**ASSIGNMENT**
Extract each line of the data below exactly as written.

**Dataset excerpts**
****************************************

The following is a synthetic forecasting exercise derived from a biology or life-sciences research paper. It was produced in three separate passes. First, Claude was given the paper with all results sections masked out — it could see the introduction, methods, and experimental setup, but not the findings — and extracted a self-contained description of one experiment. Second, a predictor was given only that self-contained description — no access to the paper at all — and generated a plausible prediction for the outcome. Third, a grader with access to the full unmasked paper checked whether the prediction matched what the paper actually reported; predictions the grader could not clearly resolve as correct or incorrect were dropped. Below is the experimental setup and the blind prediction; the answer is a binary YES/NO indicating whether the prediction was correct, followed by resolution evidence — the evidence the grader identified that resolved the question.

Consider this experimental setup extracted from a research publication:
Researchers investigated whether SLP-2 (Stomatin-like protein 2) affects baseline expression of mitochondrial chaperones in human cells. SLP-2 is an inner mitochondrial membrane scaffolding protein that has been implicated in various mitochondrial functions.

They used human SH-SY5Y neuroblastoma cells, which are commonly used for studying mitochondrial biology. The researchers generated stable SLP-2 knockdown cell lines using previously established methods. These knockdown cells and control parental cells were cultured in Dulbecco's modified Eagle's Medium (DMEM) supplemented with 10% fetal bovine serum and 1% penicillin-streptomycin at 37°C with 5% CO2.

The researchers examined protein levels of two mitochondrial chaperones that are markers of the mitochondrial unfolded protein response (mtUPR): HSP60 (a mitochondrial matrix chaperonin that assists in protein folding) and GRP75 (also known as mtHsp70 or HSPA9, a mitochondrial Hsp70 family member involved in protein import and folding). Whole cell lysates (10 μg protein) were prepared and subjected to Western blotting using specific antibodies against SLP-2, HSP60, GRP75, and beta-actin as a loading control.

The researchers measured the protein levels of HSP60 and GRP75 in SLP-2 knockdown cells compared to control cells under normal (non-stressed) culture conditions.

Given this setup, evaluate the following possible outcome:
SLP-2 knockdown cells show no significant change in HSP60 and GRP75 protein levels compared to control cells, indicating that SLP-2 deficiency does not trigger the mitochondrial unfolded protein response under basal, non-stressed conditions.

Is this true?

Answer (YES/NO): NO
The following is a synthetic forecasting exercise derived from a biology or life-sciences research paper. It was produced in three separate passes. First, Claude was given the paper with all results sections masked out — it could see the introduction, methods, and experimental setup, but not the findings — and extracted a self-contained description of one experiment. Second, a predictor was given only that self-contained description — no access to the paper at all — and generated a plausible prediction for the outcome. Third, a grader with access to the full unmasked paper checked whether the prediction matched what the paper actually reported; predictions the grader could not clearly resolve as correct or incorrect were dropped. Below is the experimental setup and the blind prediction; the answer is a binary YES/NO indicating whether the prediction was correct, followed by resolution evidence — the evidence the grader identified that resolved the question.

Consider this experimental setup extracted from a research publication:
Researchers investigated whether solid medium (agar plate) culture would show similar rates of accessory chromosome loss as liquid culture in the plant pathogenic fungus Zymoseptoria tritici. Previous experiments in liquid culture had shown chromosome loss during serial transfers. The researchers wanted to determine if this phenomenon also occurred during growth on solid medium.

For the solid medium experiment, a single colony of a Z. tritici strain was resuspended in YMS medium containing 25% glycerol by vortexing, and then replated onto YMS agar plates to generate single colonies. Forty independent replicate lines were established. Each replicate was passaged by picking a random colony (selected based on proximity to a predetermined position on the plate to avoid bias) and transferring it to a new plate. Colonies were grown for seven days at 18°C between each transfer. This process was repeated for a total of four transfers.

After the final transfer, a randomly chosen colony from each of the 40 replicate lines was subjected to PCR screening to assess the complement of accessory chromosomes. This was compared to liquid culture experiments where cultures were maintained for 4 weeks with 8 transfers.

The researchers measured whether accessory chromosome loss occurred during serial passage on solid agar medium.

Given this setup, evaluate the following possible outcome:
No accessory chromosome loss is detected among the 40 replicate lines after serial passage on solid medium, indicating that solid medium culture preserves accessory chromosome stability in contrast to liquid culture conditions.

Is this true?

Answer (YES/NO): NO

****************************************

**SOLUTION BELOW**
The following is a synthetic forecasting exercise derived from a biology or life-sciences research paper. It was produced in three separate passes. First, Claude was given the paper with all results sections masked out — it could see the introduction, methods, and experimental setup, but not the findings — and extracted a self-contained description of one experiment. Second, a predictor was given only that self-contained description — no access to the paper at all — and generated a plausible prediction for the outcome. Third, a grader with access to the full unmasked paper checked whether the prediction matched what the paper actually reported; predictions the grader could not clearly resolve as correct or incorrect were dropped. Below is the experimental setup and the blind prediction; the answer is a binary YES/NO indicating whether the prediction was correct, followed by resolution evidence — the evidence the grader identified that resolved the question.

Consider this experimental setup extracted from a research publication:
Researchers investigated whether SLP-2 (Stomatin-like protein 2) affects baseline expression of mitochondrial chaperones in human cells. SLP-2 is an inner mitochondrial membrane scaffolding protein that has been implicated in various mitochondrial functions.

They used human SH-SY5Y neuroblastoma cells, which are commonly used for studying mitochondrial biology. The researchers generated stable SLP-2 knockdown cell lines using previously established methods. These knockdown cells and control parental cells were cultured in Dulbecco's modified Eagle's Medium (DMEM) supplemented with 10% fetal bovine serum and 1% penicillin-streptomycin at 37°C with 5% CO2.

The researchers examined protein levels of two mitochondrial chaperones that are markers of the mitochondrial unfolded protein response (mtUPR): HSP60 (a mitochondrial matrix chaperonin that assists in protein folding) and GRP75 (also known as mtHsp70 or HSPA9, a mitochondrial Hsp70 family member involved in protein import and folding). Whole cell lysates (10 μg protein) were prepared and subjected to Western blotting using specific antibodies against SLP-2, HSP60, GRP75, and beta-actin as a loading control.

The researchers measured the protein levels of HSP60 and GRP75 in SLP-2 knockdown cells compared to control cells under normal (non-stressed) culture conditions.

Given this setup, evaluate the following possible outcome:
SLP-2 knockdown cells show no significant change in HSP60 and GRP75 protein levels compared to control cells, indicating that SLP-2 deficiency does not trigger the mitochondrial unfolded protein response under basal, non-stressed conditions.

Is this true?

Answer (YES/NO): NO
The following is a synthetic forecasting exercise derived from a biology or life-sciences research paper. It was produced in three separate passes. First, Claude was given the paper with all results sections masked out — it could see the introduction, methods, and experimental setup, but not the findings — and extracted a self-contained description of one experiment. Second, a predictor was given only that self-contained description — no access to the paper at all — and generated a plausible prediction for the outcome. Third, a grader with access to the full unmasked paper checked whether the prediction matched what the paper actually reported; predictions the grader could not clearly resolve as correct or incorrect were dropped. Below is the experimental setup and the blind prediction; the answer is a binary YES/NO indicating whether the prediction was correct, followed by resolution evidence — the evidence the grader identified that resolved the question.

Consider this experimental setup extracted from a research publication:
Researchers investigated whether solid medium (agar plate) culture would show similar rates of accessory chromosome loss as liquid culture in the plant pathogenic fungus Zymoseptoria tritici. Previous experiments in liquid culture had shown chromosome loss during serial transfers. The researchers wanted to determine if this phenomenon also occurred during growth on solid medium.

For the solid medium experiment, a single colony of a Z. tritici strain was resuspended in YMS medium containing 25% glycerol by vortexing, and then replated onto YMS agar plates to generate single colonies. Forty independent replicate lines were established. Each replicate was passaged by picking a random colony (selected based on proximity to a predetermined position on the plate to avoid bias) and transferring it to a new plate. Colonies were grown for seven days at 18°C between each transfer. This process was repeated for a total of four transfers.

After the final transfer, a randomly chosen colony from each of the 40 replicate lines was subjected to PCR screening to assess the complement of accessory chromosomes. This was compared to liquid culture experiments where cultures were maintained for 4 weeks with 8 transfers.

The researchers measured whether accessory chromosome loss occurred during serial passage on solid agar medium.

Given this setup, evaluate the following possible outcome:
No accessory chromosome loss is detected among the 40 replicate lines after serial passage on solid medium, indicating that solid medium culture preserves accessory chromosome stability in contrast to liquid culture conditions.

Is this true?

Answer (YES/NO): NO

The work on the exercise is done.